I carabinieri del RIS hanno isolato i profili genetici di sette persone mai indagate, confrontandoli con le tracce sopravvissute sugli abiti della vittima.
Roma – Bastano un bicchiere d’acqua lasciato su un tavolo o una tazzina di caffè appena svuotata: è da tracce come queste, raccolte con discrezione, che gli investigatori hanno ricavato i profili genetici di sette persone rimaste ai margini dell’inchiesta sul delitto di via Poma per trentasei anni. Cinque uomini, tra cui un professionista di alto profilo, e due donne vicine a chi lavorava negli uffici dell’Associazione Alberghi della Gioventù vengono ora confrontati con gli ultimi frammenti biologici sopravvissuti al tempo: le tracce isolate sul corpetto, sul reggiseno e sui calzini di Simonetta Cesaroni, la ventenne uccisa con 29 coltellate il 7 agosto 1990 negli uffici di un palazzo di Prati.
L’accertamento tecnico irripetibile, disposto dalla Procura lo scorso 4 giugno e affidato al RIS (Reparto Investigazioni Scientifiche) dei carabinieri, non nasce da un controllo di routine. Segna piuttosto la ripresa di un’indagine che da oltre un anno e mezzo, da quando il Gip respinse la richiesta di archiviazione invitando gli inquirenti a proseguire, non si è più fermata.
Coordinati dal sostituto procuratore Alessandro Lia, i carabinieri del Nucleo investigativo di via In Selci hanno riascoltato decine di persone, riesaminato alibi considerati ormai definitivi, riletto documenti e ricostruito rapporti personali, nel tentativo di stabilire con precisione chi, quel pomeriggio d’agosto, potesse davvero trovarsi nel palazzo di via Poma, un edificio che ospitava non soltanto gli uffici dell’associazione, ma anche studi professionali, appartamenti privati e collaboratori, un piccolo mondo attraversato ogni giorno da molte persone, alcune controllate solo superficialmente all’epoca, mentre le prime indagini si erano già concentrate sul portiere dello stabile, Pietrino Vanacore.

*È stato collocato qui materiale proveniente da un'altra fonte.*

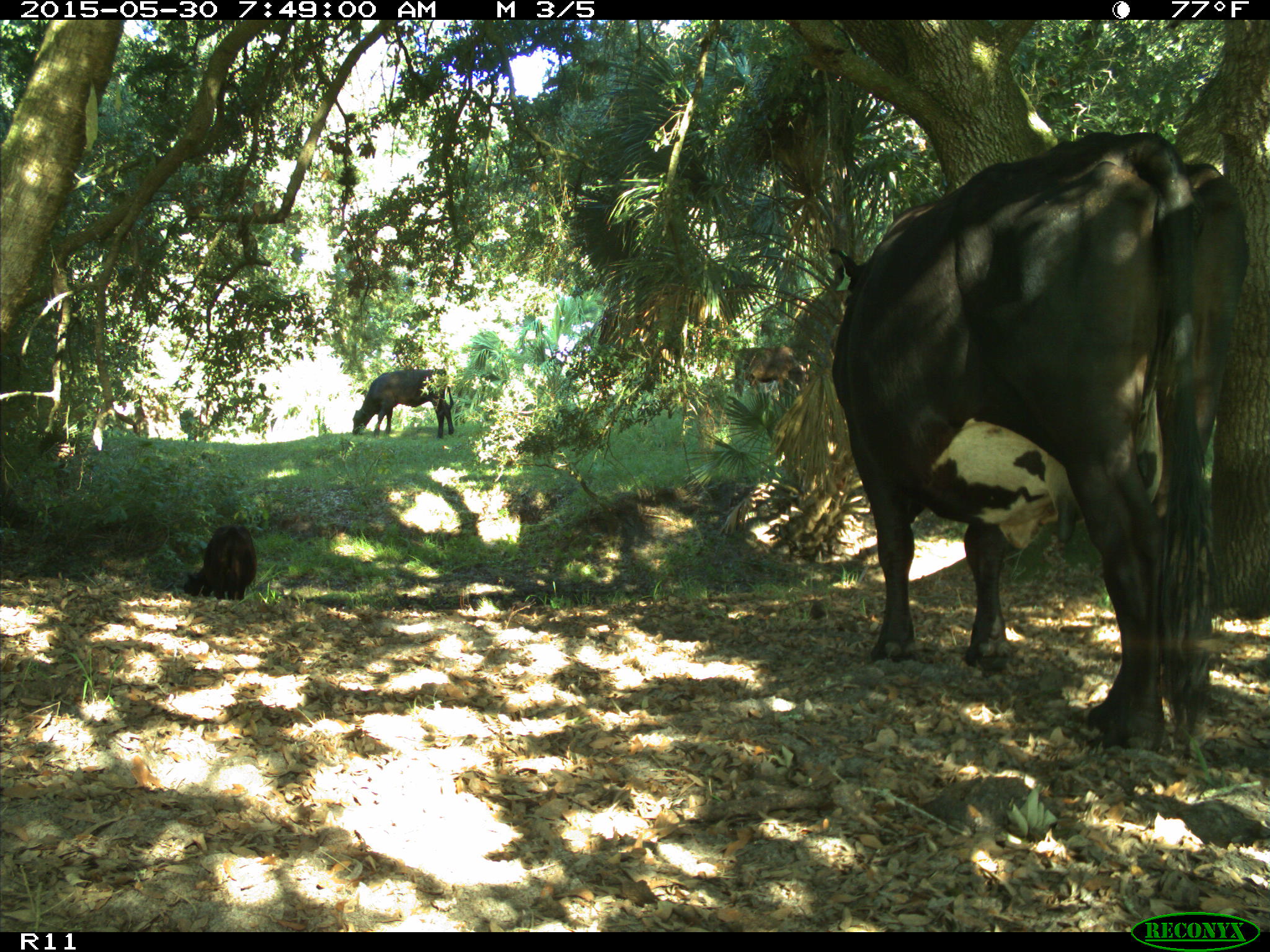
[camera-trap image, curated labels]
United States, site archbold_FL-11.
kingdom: Animalia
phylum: Chordata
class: Mammalia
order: Artiodactyla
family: Bovidae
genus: Bos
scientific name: Bos taurus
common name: domestic cow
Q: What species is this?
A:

Sul fronte scientifico, nessuno si illude che il compito sia semplice: parte del materiale biologico raccolto negli anni Novanta, compreso il sangue trovato sulla scena del delitto, fu consumata durante gli accertamenti dell’epoca, riducendo drasticamente il margine di nuove comparazioni. Proprio per questo ogni traccia rimasta assume oggi un peso enorme, da rileggere con tecnologie che trentasei anni fa non esistevano. Gli inquirenti sono comunque consapevoli che il Dna, da solo, difficilmente basterà: l’obiettivo è intrecciarlo con testimonianze, documenti e ricostruzioni, incluso il tentativo di stabilire se lo stesso Vanacore, morto suicida nel 2010, dopo essere stato arrestato e poi scagionato, abbia lasciato scritto altrove ciò che davvero sapeva sul delitto.
Negli anni, le indagini avevano puntato anche su Federico Valle e sull’allora fidanzato della vittima, Raniero Busco, entrambi assolti in via definitiva. A definire questa fase delle indagini “delicata quanto proficua” è l’avvocata Federica Mondani, legale della famiglia Cesaroni, secondo cui gli inquirenti stanno procedendo con rapidità, senza tralasciare nulla, mettendo finalmente a sistema tutti gli elementi raccolti in decenni di lavoro. La famiglia di Simonetta, spiega la legale, continua a credere che il tempo possa giocare a favore di chi sa e non ha ancora trovato il coraggio di parlare.